Bransford, Darling-Hammond, and LePage (2005) indicate that quality instruction requires teachers to navigate learner characteristics, content knowledge, and pedagogy through social and political climates. In the past 30 years, every state has increased requirements for teachers to enter the profession (Zumwalt & Craig, 2005). Yet assessing effective teachers remains difficult; although teacher inputs play a role, so too do student prior achievement and family and community norms (Fallon, 2006; Hanushek & Rivken, 2006, 2010). Traditionally, assessment of teacher quality relied on standardized testing, peer and administrator observations, student achievement, and related activities. Yet many aspects of effective teaching remain elusive with these assessments (Cochran-Smith & the Boston College Evidence Team, 2009; Nazier, 1997).
Standardized test scores aligned to state and national standards are common measures of teacher and school quality in the United States. They allow administrators and policy makers to track and compare student achievement over time. They also certify that teachers have sufficient background knowledge in specified subject areas. However, standardized tests measure content knowledge while minimally considering classroom practice, student background, or individual needs and circumstances. To complement standardized subject assessment exams, teacher education programs provide multiple field experiences for purposes of guidance, methods exploration, and student accountability. Shaping and measuring the success of these programs is difficult and costly. Placements are often made at schools located several miles from university settings. Cooperating teachers and mentors are sometimes selected on availability rather than quality. Periodic observations require large time commitments, may interrupt classroom dynamics, and are limited in number. In-service teachers face similar challenges. Although support personnel reside within local schools, they often have their own teaching or administrative responsibilities and may lack content knowledge to judge instructional quality (Kelley, 2004; West, Rich, Shepherd, Recesso, & Hannafin, 2009).

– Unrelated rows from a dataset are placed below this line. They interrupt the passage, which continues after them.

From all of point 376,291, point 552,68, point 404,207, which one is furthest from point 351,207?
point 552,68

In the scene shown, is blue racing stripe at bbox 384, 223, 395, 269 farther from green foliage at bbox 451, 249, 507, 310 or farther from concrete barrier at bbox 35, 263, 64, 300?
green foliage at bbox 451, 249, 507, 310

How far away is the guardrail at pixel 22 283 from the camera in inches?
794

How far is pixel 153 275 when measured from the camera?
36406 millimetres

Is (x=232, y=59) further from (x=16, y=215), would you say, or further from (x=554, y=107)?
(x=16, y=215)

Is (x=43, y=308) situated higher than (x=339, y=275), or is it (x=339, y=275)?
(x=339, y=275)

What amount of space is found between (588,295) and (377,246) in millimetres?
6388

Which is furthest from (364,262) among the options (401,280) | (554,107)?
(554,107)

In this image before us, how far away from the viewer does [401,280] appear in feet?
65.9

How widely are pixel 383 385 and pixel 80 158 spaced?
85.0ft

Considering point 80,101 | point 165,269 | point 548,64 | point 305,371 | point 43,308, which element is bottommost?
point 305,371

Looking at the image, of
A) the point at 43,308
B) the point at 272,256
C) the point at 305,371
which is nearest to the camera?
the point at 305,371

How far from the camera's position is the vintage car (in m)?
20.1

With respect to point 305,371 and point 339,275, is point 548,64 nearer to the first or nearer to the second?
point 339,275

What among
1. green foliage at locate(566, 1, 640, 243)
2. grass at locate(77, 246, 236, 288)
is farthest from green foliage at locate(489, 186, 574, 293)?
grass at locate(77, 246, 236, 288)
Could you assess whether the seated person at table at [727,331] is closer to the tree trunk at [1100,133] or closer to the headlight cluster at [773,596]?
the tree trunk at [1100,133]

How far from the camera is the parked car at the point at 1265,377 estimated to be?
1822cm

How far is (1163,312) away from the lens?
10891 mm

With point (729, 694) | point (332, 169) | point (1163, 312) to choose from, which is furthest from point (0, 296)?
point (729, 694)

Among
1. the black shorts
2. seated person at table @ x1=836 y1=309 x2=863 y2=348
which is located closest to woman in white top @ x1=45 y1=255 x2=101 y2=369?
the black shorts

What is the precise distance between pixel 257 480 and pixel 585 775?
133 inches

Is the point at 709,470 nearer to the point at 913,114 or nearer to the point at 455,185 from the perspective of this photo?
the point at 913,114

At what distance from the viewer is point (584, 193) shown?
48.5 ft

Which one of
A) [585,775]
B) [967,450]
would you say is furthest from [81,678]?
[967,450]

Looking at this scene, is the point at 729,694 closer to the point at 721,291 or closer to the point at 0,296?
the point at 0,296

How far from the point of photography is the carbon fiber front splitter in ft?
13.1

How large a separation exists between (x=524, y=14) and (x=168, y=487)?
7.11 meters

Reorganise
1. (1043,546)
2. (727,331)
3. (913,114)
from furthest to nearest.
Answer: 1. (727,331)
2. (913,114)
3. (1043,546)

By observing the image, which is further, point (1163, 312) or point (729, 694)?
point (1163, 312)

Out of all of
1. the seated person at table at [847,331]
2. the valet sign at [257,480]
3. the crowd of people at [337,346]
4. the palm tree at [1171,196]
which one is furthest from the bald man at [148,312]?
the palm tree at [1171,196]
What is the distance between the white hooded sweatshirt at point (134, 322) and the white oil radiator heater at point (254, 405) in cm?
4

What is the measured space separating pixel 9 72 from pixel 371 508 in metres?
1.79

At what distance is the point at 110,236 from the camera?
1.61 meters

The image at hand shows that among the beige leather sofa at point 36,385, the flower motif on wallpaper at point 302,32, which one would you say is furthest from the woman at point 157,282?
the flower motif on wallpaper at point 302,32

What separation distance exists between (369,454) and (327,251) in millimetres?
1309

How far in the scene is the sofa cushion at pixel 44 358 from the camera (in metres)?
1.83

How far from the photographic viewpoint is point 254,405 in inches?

To better measure teacher effectiveness, Fallon (2006) and the National Research Council (2005) suggest that researchers turn to longitudinal, quantitative studies focused on student achievement. However, others question the type and quality of evidence these studies reveal. Cochran-Smith and the Boston College Evidence Team (2009) claim that value questions embedded within educational research may not be addressed with traditional quantitative methods and recommend using multiple approaches to explore teacher effectiveness. Cochran-Smith (2006) suggested that researchers must consider the purpose of evidence collection, who collected it, and under what contexts as they examine teacher effectiveness. These circumstances guide researchers on the quality and usefulness of evidence collections.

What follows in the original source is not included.